* **Selected text**
Single-Income Home Buying in Metro Vancouver After Divorce 2026: Realistic Price Ranges, Property Types, and Neighbourhood Strategy Across Burnaby, North Vancouver, Coquitlam, Richmond, and New Westminster
By Mohamed Mansour, MBA and Associate Broker — Mansour Real Estate Group | Fraser Valley and Lower Mainland, BC | Published: July 14, 2026 | Topic: Post-Divorce Home Buying, Metro Vancouver Submarkets
Re-entering the real estate market on a single income after divorce is one of the most financially specific situations a buyer faces. The challenges are real — reduced down payment from asset division, a stress-tested mortgage qualification that shrinks purchasing power, and the practical need to stay within a school catchment or close to shared custody arrangements. This guide addresses those constraints directly, with realistic price ranges and neighbourhood-specific guidance for Burnaby, North Vancouver, Coquitlam, Richmond, and New Westminster.
Metro Vancouver's buyer's market conditions in 2026 offer genuine opportunity for this demographic. Benchmark prices are down from their peak, inventory is elevated, and negotiating leverage has shifted. The question is knowing exactly where your budget works — and which property types in which neighbourhoods give you the best combination of affordability, school access, and long-term stability.
Short Answer
In 2026, single-income buyers re-entering Metro Vancouver after divorce can realistically qualify in the $600,000 to $875,000 range depending on income, down payment retained from settlement, and neighbourhood. New Westminster and Burnaby offer the strongest value for townhouses and condos. North Vancouver and Coquitlam provide school catchment and family-size options at a premium. Richmond suits buyers with stronger down payments.

* **What to do**
a) In the Metro Vancouver home-buying guide above, which two areas offer the strongest value for townhouses and condos?
b) Please return the part of the Metro Vancouver home-buying guide between "Metro Vancouver's buyer's" and "and long-term stability.", inclusive.
c) Resume the Metro Vancouver home-buying guide from the point where it stops.

* **Data below**
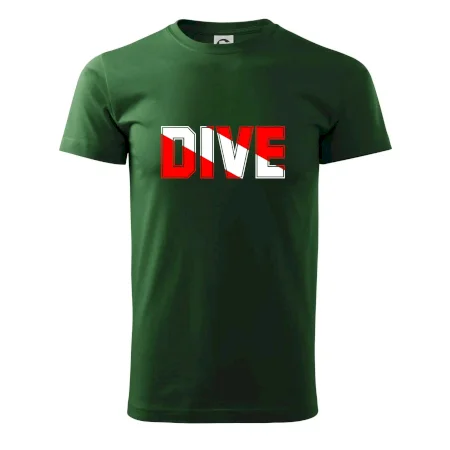 Dive nápis vlajka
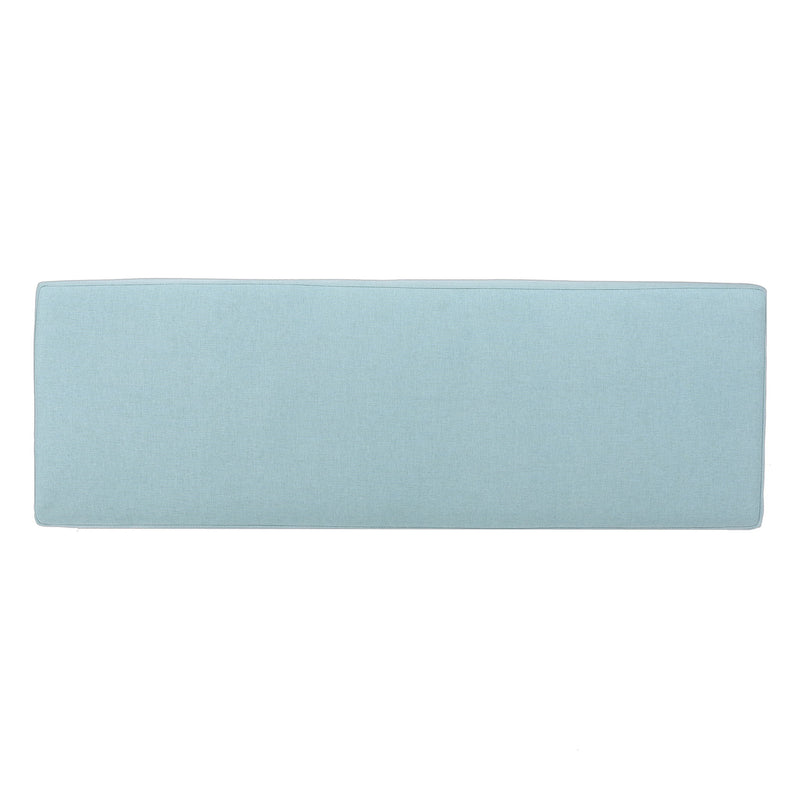 Contemporary Storage Ottoman Bench With Polyester Upholstery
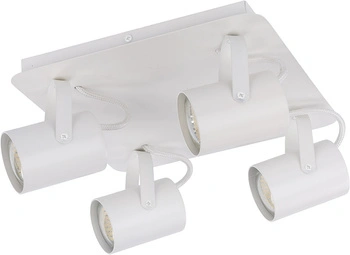 Reflektor sufitowy 4 punktowy biały Sigma Lighting KAMERA 4 32554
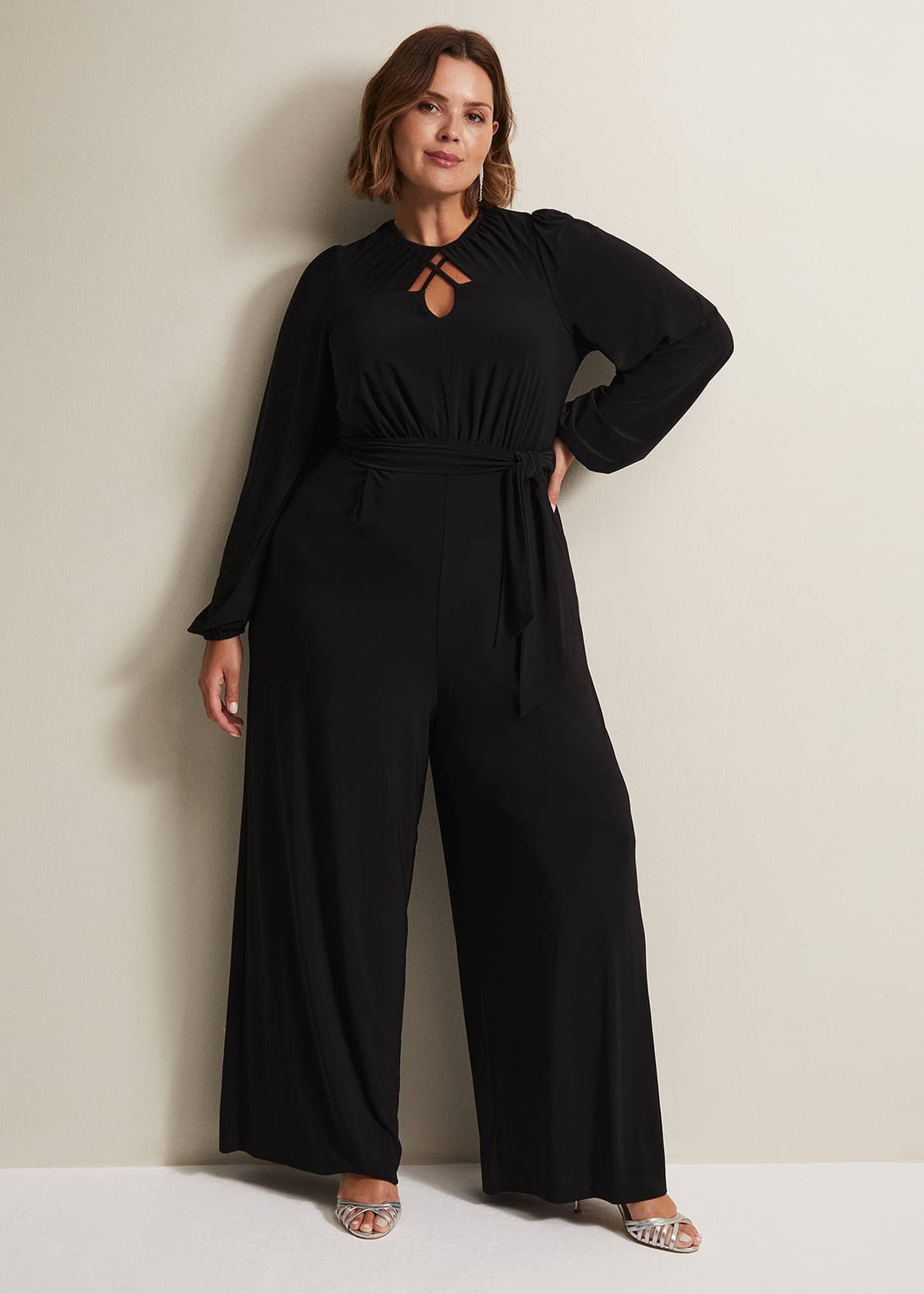 Janece Black Wide Leg Jumpsuit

* **Responses to the exercise**
a) New Westminster and Burnaby.

b)
Metro Vancouver's buyer's market conditions in 2026 offer genuine opportunity for this demographic. Benchmark prices are down from their peak, inventory is elevated, and negotiating leverage has shifted. The question is knowing exactly where your budget works — and which property types in which neighbourhoods give you the best combination of affordability, school access, and long-term stability.

c)
Key Takeaways
- Metro Vancouver's May 2026 benchmark of $1,100,700 is down 6.2% year-over-year, with a 13.1% sales-to-active ratio confirming buyer's market conditions.
- Single-income stress-testing at approximately 7–7.5% typically reduces purchasing power by 15–20% compared to a dual-income couple at the same gross household income.
- Support payments — spousal or child — are generally counted dollar-for-dollar against qualifying income by lenders, compressing affordability further.
- CMHC-insured mortgages with 30-year amortization allow down payments of 5–10%, which is critical for buyers with reduced liquid capital after settlement and legal costs.
- New Westminster and Burnaby provide the most accessible price points for 2–3 bedroom townhouses; North Vancouver and Coquitlam trade cost for school catchment and family-size living.
Who This Applies To
- Separated or divorced individuals re-entering the Metro Vancouver market as a sole purchaser in 2025 or 2026
- Buyers with reduced down payment capital resulting from property division, legal costs, or debt obligations from the marriage
- Parents who need to maintain proximity to a school catchment, a co-parent's residence, or childcare
- Buyers who received spousal or child support and need to understand how lenders treat those income sources
- Buyers transitioning from a jointly owned detached home into a condo, townhouse, or smaller detached property
When This Advice May Not Apply
This guide is general in nature. Qualification thresholds, support income treatment, and property purchase strategies vary by lender, mortgage type, and individual financial profile. Consult a licensed mortgage professional and a qualified family lawyer before making decisions based on your specific settlement terms and income situation.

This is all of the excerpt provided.